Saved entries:
^^^^^^^^^^^^^^^^

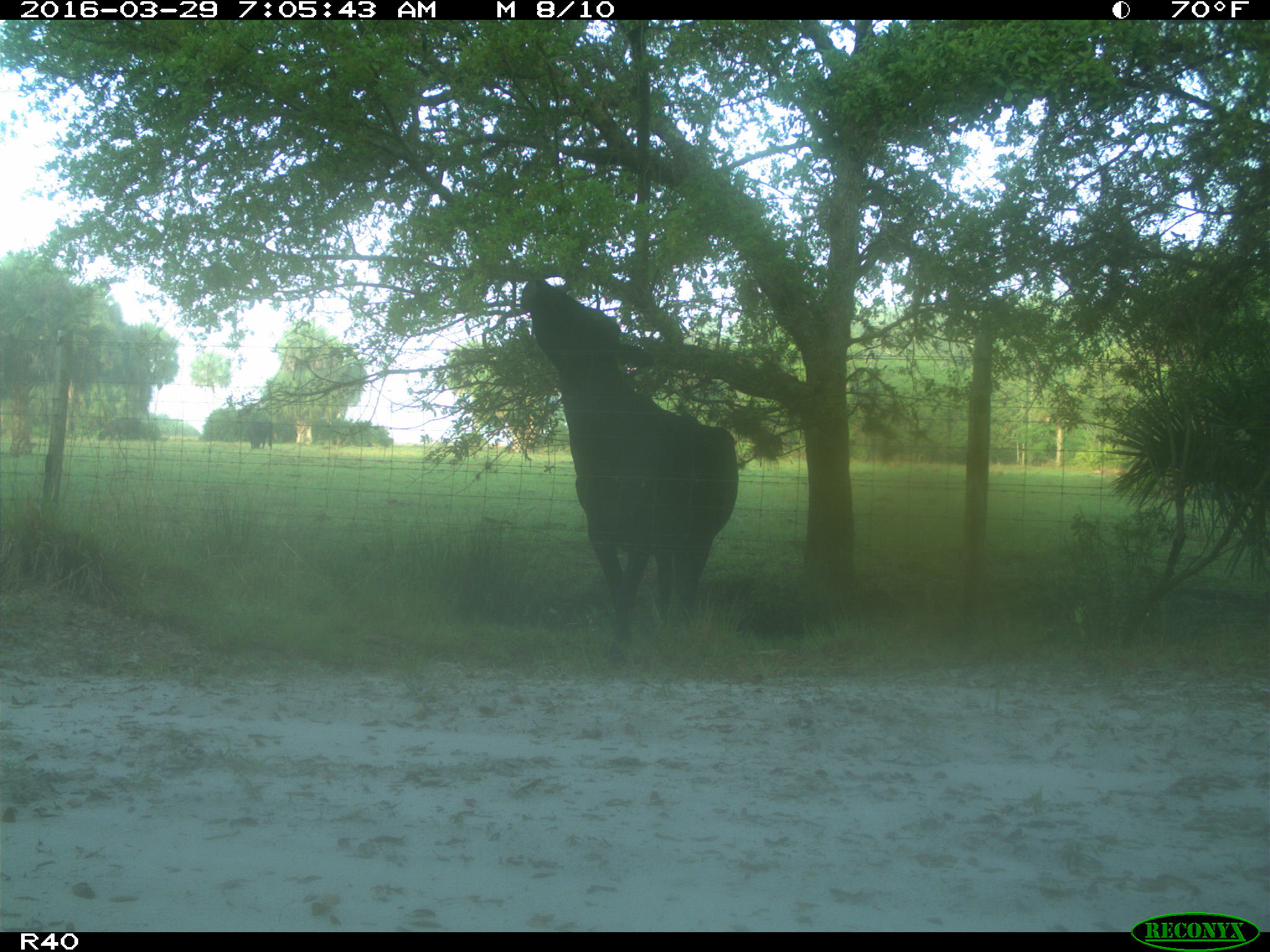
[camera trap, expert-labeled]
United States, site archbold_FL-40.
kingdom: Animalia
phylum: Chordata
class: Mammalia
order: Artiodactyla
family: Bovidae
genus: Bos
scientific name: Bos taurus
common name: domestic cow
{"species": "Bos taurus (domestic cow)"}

^^^^^^^^^^^^^^^^

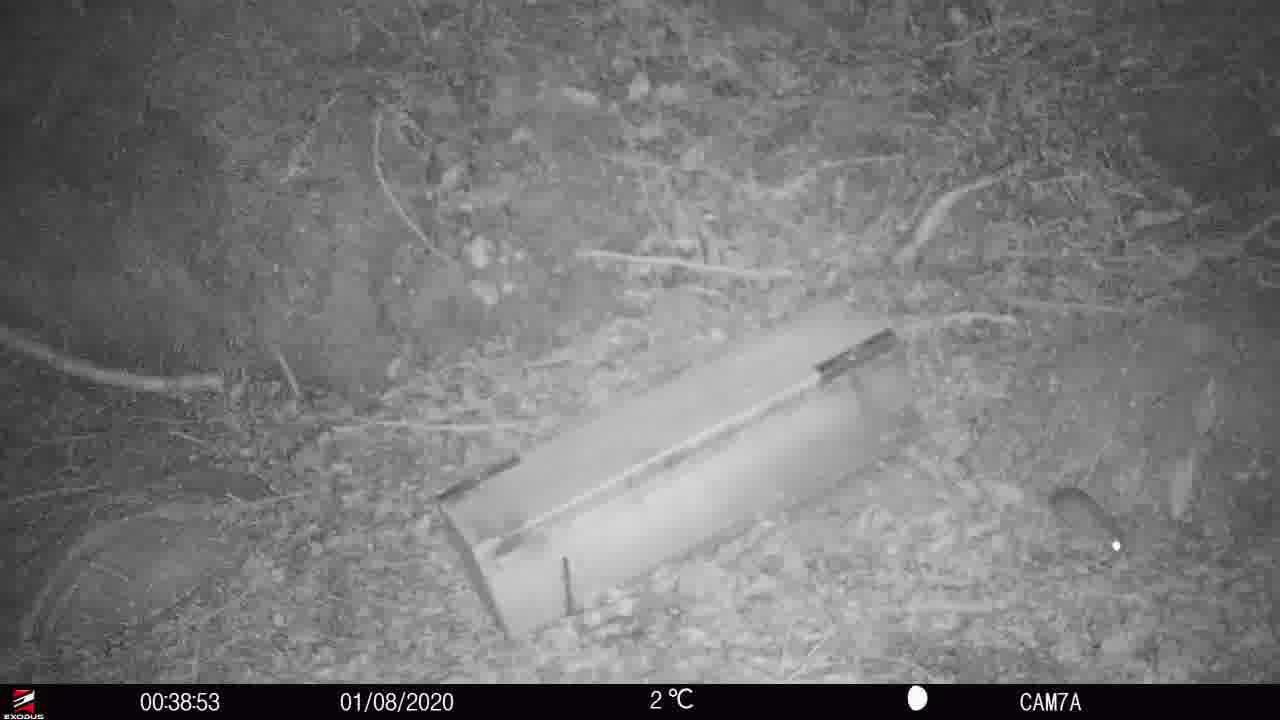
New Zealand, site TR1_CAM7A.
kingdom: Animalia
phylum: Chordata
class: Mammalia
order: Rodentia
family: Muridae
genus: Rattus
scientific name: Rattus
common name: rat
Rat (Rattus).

^^^^^^^^^^^^^^^^

ACTION ITEM:
Go through the records above and copy every line with the word "site".

EXERCISE OUTPUT:
United States, site archbold_FL-40.
New Zealand, site TR1_CAM7A.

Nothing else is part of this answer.